It’s more cost effective for Google and Facebook to reach billions than it is for news content companies to reach millions…

As an example, think about the metered paywall by the New York Times. Yes, it was pioneered by others, namely the Financial Times, but the New York Times won over sceptics who thought it only worked for financial publications. Then we saw wider adoption of the idea: The pivot to reader revenue.

Let me lay out a few epochs that I have seen:

• The dot.com boom. – Digital Media emerges

• The Web 2.0 era. – Networked Media emerges.

• The Rise of the Duopoly – Consolidation.  (I originally wrote The Rise of the Platforms, but it really is more about the rise of Facebook and Google.)

We’re coming to the end of the Rise of the Duopoly and what that means for media. Google and Facebook are globally dominant – apart from the Russo and Sino-spheres – when it comes to digital advertising, and I think pretty much everyone understands it. Everything that has happened is in some way a response to that. Of course, during this particular epoch, other things happened, but they have been driven by the rise of these platforms. Yes, print has declined or, in some countries – such at the US – one could say is in the process of collapse, but one of the challenges that they face in their efforts to transition to digital business models is down to the dominance of the Duopoly.

There has been a lot of focus on the consolidation in the VC-funded digital media start-up space, but that was bound to happen sometime. And that consolidation has been going on for two years, and again, that has been driven by the Rise of the Duopoly. VCs want growth. They demand scale. But those pursuing scale don’t understand that it’s more cost effective for Google and Facebook to reach billions than it is for news content companies to reach millions, and that’s just on the editorial side. On the advertising side, Google and Facebook have built technologies that are more efficient at reaching their billions than news content companies’ technology to reach millions.

I hope that the humbling of companies like Mic and Mashable, which sold for a fraction of their worth as reflected in their funding rounds, is a wake up call that the scale strategies that were fundamental to mass media in the 20th Century operate differently for original content companies in the 21st Century due to the differences in economics between platforms and content companies.

And this collapse of the scale strategies isn’t limited to startups but should be clear in the failed consolidation strategies in the US and UK for legacy publishers. These roll-ups haven’t delivering long-term sustainability but have only bought a little time to figure out a longer term strategy at best, or in the case of Alden Global been a way for a handful of hedge fund managers to enrich themselves at the cost of staff, communities and society. Legacy scale strategies are based on the idea that economies of scale wring out cost in a business, but if that new combined business cannot reverse revenue declines, that business will still fail. How many times have seen these combined businesses deliver and enterprise that is less than the sum of its parts, whether that was AOL-Time Warner or the large newspaper chains?

........

Required actions:
a) Reproduce the media economics passage between "As an example, think" and "to reader revenue.", inclusive.
b) Translate this sentence from the media economics passage into Spanish: "There has been a lot of focus on the consolidation in the VC-funded digital media start-up space, but that was bound to happen sometime."
The data that comes after the media economics passage is separate material.

Spatial reasoning question data:
........

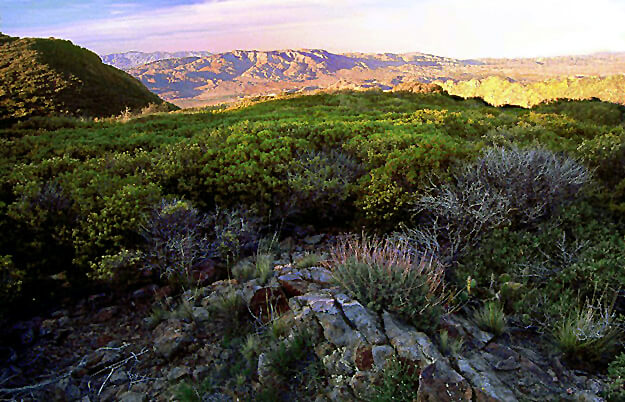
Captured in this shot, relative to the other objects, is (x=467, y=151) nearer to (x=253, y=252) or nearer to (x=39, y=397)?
(x=253, y=252)

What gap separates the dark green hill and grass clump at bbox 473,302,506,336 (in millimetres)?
16246

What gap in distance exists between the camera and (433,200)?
5.26 m

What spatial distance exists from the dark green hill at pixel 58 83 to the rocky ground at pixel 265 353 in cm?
1340

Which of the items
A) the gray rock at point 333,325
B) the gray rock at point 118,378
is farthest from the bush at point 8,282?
the gray rock at point 333,325

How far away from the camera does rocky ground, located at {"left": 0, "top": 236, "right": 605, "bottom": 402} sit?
9.95ft

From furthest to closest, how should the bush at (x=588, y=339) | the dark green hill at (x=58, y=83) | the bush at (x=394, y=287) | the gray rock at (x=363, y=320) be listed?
the dark green hill at (x=58, y=83) → the bush at (x=394, y=287) → the bush at (x=588, y=339) → the gray rock at (x=363, y=320)

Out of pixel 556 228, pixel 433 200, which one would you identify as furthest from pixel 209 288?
pixel 556 228

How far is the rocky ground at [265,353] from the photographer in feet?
9.95

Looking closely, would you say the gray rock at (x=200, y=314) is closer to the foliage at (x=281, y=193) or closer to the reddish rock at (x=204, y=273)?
the reddish rock at (x=204, y=273)

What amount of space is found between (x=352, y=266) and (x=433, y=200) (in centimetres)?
199

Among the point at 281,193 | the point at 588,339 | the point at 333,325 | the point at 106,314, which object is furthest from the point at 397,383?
the point at 281,193

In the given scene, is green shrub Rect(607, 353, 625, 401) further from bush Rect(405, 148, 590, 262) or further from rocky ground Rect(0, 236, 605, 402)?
bush Rect(405, 148, 590, 262)

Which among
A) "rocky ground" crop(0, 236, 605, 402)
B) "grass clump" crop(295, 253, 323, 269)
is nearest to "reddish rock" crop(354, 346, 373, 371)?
"rocky ground" crop(0, 236, 605, 402)

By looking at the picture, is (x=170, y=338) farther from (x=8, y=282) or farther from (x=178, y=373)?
(x=8, y=282)
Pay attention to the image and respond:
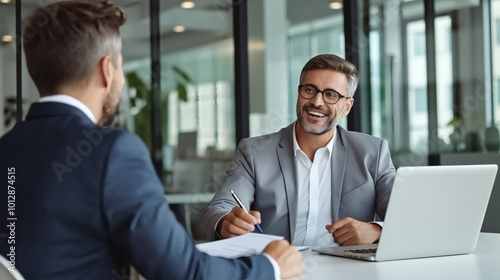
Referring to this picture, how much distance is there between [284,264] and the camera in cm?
160

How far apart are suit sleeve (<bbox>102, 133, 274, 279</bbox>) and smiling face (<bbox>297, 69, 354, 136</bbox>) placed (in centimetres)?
153

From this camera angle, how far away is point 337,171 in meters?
2.85

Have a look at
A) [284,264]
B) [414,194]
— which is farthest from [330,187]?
[284,264]

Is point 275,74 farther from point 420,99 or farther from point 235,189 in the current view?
point 235,189

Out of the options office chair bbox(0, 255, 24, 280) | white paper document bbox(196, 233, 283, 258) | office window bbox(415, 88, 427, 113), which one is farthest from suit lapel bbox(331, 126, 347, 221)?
office window bbox(415, 88, 427, 113)

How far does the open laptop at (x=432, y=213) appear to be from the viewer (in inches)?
79.3

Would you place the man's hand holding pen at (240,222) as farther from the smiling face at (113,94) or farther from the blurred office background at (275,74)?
the blurred office background at (275,74)

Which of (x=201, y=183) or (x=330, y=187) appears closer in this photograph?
(x=330, y=187)

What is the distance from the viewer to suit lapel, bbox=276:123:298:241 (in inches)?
110

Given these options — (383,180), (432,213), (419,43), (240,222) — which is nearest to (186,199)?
(419,43)

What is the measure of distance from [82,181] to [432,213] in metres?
1.15

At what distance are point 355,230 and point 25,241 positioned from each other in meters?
1.29

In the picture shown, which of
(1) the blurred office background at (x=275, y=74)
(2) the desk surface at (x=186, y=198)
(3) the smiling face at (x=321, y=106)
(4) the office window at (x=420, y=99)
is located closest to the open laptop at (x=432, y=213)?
(3) the smiling face at (x=321, y=106)

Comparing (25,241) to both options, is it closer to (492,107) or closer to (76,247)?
(76,247)
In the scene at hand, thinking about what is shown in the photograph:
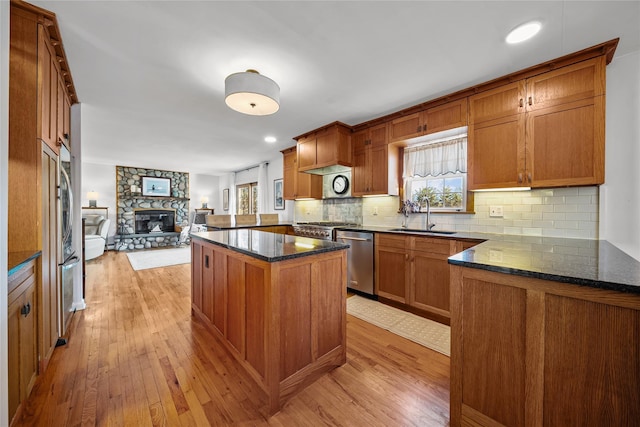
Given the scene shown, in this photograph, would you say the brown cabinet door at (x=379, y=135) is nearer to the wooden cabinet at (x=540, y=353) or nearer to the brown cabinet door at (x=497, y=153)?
the brown cabinet door at (x=497, y=153)

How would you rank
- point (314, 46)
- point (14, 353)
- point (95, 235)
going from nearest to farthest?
point (14, 353)
point (314, 46)
point (95, 235)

........

Expected responses:
a)
As an example, think about the metered paywall by the New York Times. Yes, it was pioneered by others, namely the Financial Times, but the New York Times won over sceptics who thought it only worked for financial publications. Then we saw wider adoption of the idea: The pivot to reader revenue.

b) Se ha prestado mucha atención a la consolidación en el ámbito de las empresas emergentes de medios digitales financiadas por capital de riesgo, pero eso tenía que ocurrir tarde o temprano.